Oh, and I forgot to even mention the typical aspects of academia, like writing paper, applying for jobs and grants, and if you have a job, dealing with institutional responsibilities.
posted by flibbertigibbet at 7:04 PM on May 10, 2009


  • Pick one of your relatives - it could be someone living or dead, but ideally, someone who is older than you.
  • Begin cataloguing the events of this person's life, gathering as much data as possible. You may want to divide the person's life into 5-year or 10-year chunks, and set up a matrix or table with the 5-year increments down one side or running across the top. Along the other axis, you might create headings like "Biographical," "Local," "National," "Global," "Technology," "Pop culture," "Legal," "Contemporary acccounts," etc. Try to think of all the categories of historical information that could illuminate this person's life.
  • Fill in your grid. Under "biographical," put in the dates and basic details of this person's birth, important events, moves, marriages, military service, immigration, schooling, experience - whatever they went through. Under "legal" you would put mentions of the person that appear in the legal record with documentation - marriage license, deed transfers, discharge papers.
  • Your grid will have lots of holes that you don't know about - but you will know where they are. Conduct research to fill in your grid. You will need to use general information sources for national and global events, local sources (like newspaper archives and county court records) for local and legal information, magazines and newspapers and maybe TV and radio for pop culture information, journals/letters/diaries from people with some sort of connection for the contemporary accounts of experiences related to your life.
  • Document all the sources from which you are pulling information for your grid. Keep copies of the legal documents, articles, research papers, diaries, accounts, etc. A binder system becomes really helpful here.
  • When the grid is basically full, think about what your goals are in sharing this information. You could create a webpage, slideshow or multimedia interactive, or make a physical exhibit - either a formal exhibit with framed documents and object cases, or a re-created environment, or sequential immersive experience.

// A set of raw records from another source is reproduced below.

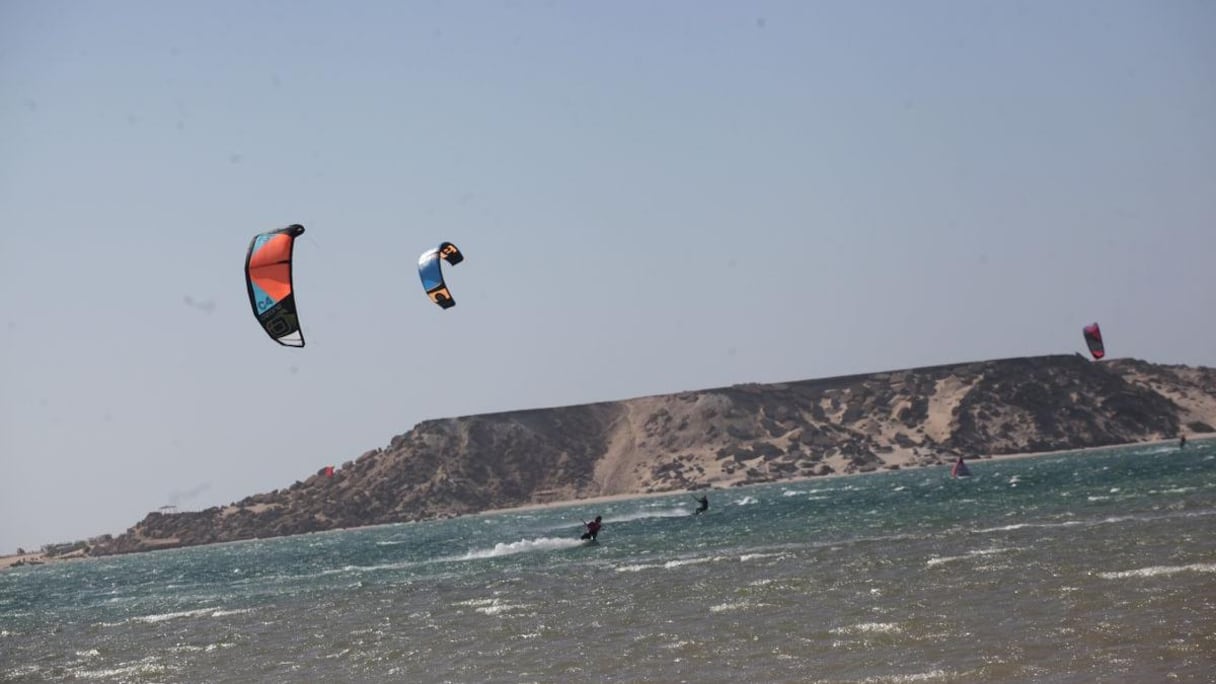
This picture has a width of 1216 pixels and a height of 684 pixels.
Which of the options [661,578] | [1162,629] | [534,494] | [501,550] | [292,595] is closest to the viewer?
[1162,629]

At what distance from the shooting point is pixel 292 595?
41438 millimetres

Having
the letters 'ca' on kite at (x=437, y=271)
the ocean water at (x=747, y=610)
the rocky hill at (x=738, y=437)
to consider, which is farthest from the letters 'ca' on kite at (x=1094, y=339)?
the rocky hill at (x=738, y=437)

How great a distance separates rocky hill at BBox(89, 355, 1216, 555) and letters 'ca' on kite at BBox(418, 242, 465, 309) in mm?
79047

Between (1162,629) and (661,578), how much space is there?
15.7 metres

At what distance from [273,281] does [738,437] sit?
100139 mm

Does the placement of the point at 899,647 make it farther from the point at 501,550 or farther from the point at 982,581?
the point at 501,550

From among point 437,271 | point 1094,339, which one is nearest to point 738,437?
point 1094,339

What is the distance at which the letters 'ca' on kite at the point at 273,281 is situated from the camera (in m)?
23.0

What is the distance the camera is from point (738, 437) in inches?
4798

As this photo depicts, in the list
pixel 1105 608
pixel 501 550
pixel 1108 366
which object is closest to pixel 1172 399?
pixel 1108 366

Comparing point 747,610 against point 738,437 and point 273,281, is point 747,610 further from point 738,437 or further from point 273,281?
point 738,437

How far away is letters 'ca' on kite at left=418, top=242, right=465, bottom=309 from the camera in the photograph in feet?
110

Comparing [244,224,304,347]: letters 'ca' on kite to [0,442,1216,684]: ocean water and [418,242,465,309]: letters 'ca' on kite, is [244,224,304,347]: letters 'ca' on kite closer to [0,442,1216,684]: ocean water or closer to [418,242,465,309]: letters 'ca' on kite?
[0,442,1216,684]: ocean water

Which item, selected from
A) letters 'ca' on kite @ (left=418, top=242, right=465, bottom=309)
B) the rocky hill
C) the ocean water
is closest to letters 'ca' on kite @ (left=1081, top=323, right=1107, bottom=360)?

Alternatively, you could write a book or stage an event.
  • Identify the most important and significant themes or elements in the person's biography. Was it their lifelong commitment to justice? Their business acumen? Their pioneering character in breaking through barriers? Their inventions? Their dedication to family? Boil the themes down to 3-5 main, strong points. Look, especially, for themes that illuminate the conditions of a historical time period and for humanities themes that themes which have some universality. Be sure you are giving your viewers a reason to care beyond the fact that this person was in your family. Connect to emotions as well as intellect. Every now and then, step back and view the story you are building and ask "So what? Why should anybody care? And be sure your narrative answers those questions.
  • Choose the mode of interpretation and present your information. Depending on the mode, you may need to do some fabrication - building exhibit elements like object stands, theatrical-style sets, electronic interactives, or cases. OR you may need to write a script and record an audio presentation. Or you may need to create a storyboard spelling out the stages a visitor will go through in experiencing the story you're telling.